Written By: Nik Aamlid
My children love escalators.
Whereas most parents will bring their kids to the store and be greeted with the question, “Can we buy something?,” our kids ask, “Do they have those sliding stairs?”
Despite our repeated efforts not to allow it, they find it particularly interesting to attempt and climb up the “down escalator.” So far, we have avoided any catastrophes.
As you plan for retirement, factoring in inflation can feel a bit like walking up the down escalator. If you stand still and do nothing, you will indeed move backwards alongside your nest egg’s purchasing power.
If you’re like some of our clients, you may have concerns about looming inflation due to the incoming supply of economic stimulus. Regardless, inflation is an important principle that must be understood and prepared for for anyone looking to grow their wealth.
Let’s unpack the concept of inflation and answer some of the most recent questions our team has received on the topic.
What is inflation?
Inflation can be viewed in two ways: The general rise in prices of goods and services, or the decline in the purchasing power of your dollar over time. These are really two sides of the same coin.
When Grandma or Grandpa recalls the time when “a cup of coffee was only twenty-five cents!” they are referring to inflation.
You will often see economists express inflation in percentage form. The average annual inflation from 1990 through the end of 2018 was 2.46%
What causes inflation?
Inflation is caused by a number of factors, but usually can be traced to an increase in the money supply in an economy. The recent stimulus packages are an excellent example of the ways new money has been introduced into the system with just a few signatures.
There’s a saying, “If money grew on trees, it would be as valuable as leaves.” This visual helps us understand why printing money cannot go on in perpetuity, though it certainly can aid in keeping markets functioning during a downturn.
There’s a saying,“If money grew on trees, it would be as valuable as leaves.”
Earlier, I said the causes of inflation can usually be traced to an increase in the money supply. This can manifest itself in a number of ways, but there are other factors connected to the basic principle of supply and demand.

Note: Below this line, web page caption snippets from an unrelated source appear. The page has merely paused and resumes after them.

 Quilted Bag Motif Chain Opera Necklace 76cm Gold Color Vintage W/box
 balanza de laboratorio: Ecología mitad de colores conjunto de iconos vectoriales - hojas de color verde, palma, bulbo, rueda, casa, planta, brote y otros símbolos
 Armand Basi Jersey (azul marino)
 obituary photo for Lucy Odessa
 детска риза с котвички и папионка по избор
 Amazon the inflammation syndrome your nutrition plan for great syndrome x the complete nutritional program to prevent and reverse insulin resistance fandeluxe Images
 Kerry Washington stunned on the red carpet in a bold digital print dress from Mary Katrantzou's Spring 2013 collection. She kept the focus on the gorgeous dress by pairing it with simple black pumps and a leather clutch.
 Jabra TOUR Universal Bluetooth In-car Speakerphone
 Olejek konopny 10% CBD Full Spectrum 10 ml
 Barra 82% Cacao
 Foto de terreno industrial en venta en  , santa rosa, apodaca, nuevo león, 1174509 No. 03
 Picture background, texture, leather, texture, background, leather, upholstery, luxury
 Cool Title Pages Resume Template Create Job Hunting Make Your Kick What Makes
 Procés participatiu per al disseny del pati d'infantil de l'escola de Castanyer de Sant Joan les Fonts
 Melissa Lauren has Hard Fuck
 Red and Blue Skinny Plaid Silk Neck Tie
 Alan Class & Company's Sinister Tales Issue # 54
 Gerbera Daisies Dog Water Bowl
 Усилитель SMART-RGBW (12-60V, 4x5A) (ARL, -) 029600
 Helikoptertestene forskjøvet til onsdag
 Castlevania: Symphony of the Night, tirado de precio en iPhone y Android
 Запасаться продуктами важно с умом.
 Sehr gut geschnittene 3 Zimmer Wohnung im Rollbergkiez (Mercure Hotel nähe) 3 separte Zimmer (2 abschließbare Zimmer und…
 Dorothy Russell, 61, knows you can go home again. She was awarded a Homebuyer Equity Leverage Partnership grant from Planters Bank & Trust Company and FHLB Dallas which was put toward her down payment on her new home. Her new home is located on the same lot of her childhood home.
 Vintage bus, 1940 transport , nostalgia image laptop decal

- Increased demand. When there is an increase in money supply in the system (e.g., the stimulus), this translates to an increase in demand for goods and services. This increase in demand typically leads to an increase in prices if supply remains unmoved.
- Increased production costs. Prices of commodities or raw materials can increase for a number of reasons, often due to supply. Lower supply does not necessarily mean lower demand, however, which sparks competition and drives prices higher. The higher costs of production will then be passed onto the consumer in the purchase of the final product. The recent housing market is a prime example of this. Lumber prices have skyrocketed for homebuilders, which are ultimately felt by the buyer.
- Expectations for inflation. As consumers, we project that inflation will carry on at moderate levels throughout our lifetimes. As such, we demand higher wages to compensate for these increased expenses. As wages increase for businesses, so do prices. In this way, inflation becomes almost a
self-fulfilling prophecy.
That’s great and all, but what do individual investors have to do with inflation matters?
What you should do about inflation.
Let’s go back to our escalator analogy for a minute.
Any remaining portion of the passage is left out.